Verse 16. But when Lot hesitated, the men grabbed his hand and the hands of his wife and his two daughters. And they led them safely out of the city, because of the LORD’s compassion for them.
Verse 17. As soon as the men had brought them out, one of them said, “Run for your lives! Do not look back, and do not stop anywhere on the plain! Flee to the mountains, or you will be swept away!”
Verse 18. But Lot replied, “No, my lords, please!
Verse 19. Your servant has indeed found favor in your sight, and you have shown me great kindness by sparing my life. But I cannot run to the mountains; the disaster will overtake me, and I will die.
Verse 20. Look, there is a town nearby where I can flee, and it is a small place. Please let me flee there—is it not a small place? Then my life will be saved.”
Verse 21. “Very well,” he answered, “I will grant this request as well, and will not demolish the town you indicate.

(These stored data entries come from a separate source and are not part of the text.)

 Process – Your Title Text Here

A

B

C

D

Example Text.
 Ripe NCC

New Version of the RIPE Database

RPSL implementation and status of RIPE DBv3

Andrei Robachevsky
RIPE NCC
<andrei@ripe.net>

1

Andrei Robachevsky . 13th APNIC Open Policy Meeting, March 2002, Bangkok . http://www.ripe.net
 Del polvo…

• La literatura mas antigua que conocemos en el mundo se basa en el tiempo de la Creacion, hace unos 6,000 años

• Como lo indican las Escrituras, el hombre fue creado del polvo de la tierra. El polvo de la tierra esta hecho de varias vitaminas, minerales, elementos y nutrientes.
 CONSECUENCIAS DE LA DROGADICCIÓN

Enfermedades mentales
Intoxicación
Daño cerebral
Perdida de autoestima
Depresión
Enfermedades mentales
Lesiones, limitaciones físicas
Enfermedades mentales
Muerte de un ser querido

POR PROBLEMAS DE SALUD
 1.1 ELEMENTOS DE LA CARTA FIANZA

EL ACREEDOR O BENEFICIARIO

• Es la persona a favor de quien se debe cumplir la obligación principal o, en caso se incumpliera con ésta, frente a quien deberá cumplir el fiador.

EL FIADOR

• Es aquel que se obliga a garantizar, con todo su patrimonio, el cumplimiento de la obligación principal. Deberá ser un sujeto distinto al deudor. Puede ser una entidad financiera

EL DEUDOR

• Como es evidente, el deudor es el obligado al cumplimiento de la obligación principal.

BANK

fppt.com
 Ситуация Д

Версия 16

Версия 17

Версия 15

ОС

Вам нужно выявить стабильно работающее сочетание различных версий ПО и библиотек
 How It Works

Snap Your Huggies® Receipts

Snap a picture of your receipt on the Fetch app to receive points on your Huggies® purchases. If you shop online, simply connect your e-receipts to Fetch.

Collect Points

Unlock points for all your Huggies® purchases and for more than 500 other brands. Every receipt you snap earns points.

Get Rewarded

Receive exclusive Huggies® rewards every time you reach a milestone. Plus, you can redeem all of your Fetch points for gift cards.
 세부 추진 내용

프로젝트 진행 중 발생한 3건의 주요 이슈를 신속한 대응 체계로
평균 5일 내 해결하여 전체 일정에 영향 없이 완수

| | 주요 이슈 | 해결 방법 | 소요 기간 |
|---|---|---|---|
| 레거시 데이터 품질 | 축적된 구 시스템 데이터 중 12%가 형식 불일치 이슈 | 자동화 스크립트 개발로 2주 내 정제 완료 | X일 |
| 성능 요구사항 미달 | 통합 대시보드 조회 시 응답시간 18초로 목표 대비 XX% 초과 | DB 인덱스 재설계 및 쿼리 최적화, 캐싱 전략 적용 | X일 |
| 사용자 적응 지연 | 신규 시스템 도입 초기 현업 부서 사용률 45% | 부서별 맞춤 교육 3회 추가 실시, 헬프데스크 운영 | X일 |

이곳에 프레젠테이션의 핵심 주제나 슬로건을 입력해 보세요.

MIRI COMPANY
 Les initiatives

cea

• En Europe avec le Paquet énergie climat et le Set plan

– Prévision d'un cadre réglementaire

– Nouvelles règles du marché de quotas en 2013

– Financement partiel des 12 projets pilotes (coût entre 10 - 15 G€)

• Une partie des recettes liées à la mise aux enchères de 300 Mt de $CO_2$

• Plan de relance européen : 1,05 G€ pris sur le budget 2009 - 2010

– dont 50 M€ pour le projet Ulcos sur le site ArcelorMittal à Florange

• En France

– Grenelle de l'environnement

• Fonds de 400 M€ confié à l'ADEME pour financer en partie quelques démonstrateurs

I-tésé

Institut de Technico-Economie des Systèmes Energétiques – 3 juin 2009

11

Verse 22. Hurry! Run there quickly, for I cannot do anything until you reach it.” That is why the town was called Zoar.
Verse 23. And by the time the sun had risen over the land, Lot had reached Zoar.
Verse 24. Then the LORD rained down sulfur and fire on Sodom and Gomorrah—from the LORD out of the heavens.
Verse 25. Thus He destroyed these cities and the entire plain, including all the inhabitants of the cities and everything that grew on the ground.
Verse 26. But Lot’s wife looked back, and she became a pillar of salt.
Verse 27. Early the next morning, Abraham got up and returned to the place where he had stood before the LORD.
Verse 28. He looked down toward Sodom and Gomorrah and all the land of the plain, and he saw the smoke rising from the land like smoke from a furnace.
Verse 29. So when God destroyed the cities of the plain, He remembered Abraham, and He brought Lot out of the catastrophe that destroyed the cities where he had lived.
Verse 30. Lot and his two daughters left Zoar and settled in the mountains—for he was afraid to stay in Zoar—where they lived in a cave.
Verse 31. One day the older daughter said to the younger, “Our father is old, and there is no man in the land to sleep with us, as is the custom over all the earth.
Verse 32. Come, let us get our father drunk with wine so we can sleep with him and preserve his line.”
Verse 33. So that night they got their father drunk with wine, and the firstborn went in and slept with her father; he was not aware when she lay down or when she got up.
Verse 34. The next day the older daughter said to the younger, “Look, I slept with my father last night. Let us get him drunk with wine again tonight so you can go in and sleep with him and we can preserve our father’s line.”
Verse 35. So again that night they got their father drunk with wine, and the younger daughter went in and slept with him; he was not aware when she lay down or when she got up.
Verse 36. Thus both of Lot’s daughters became pregnant by their father.
Verse 37. The older daughter gave birth to a son and named him Moab. He is the father of the Moabites of today.
Verse 38. The younger daughter also gave birth to a son, and she named him Ben-ammi. He is the father of the Ammonites of today.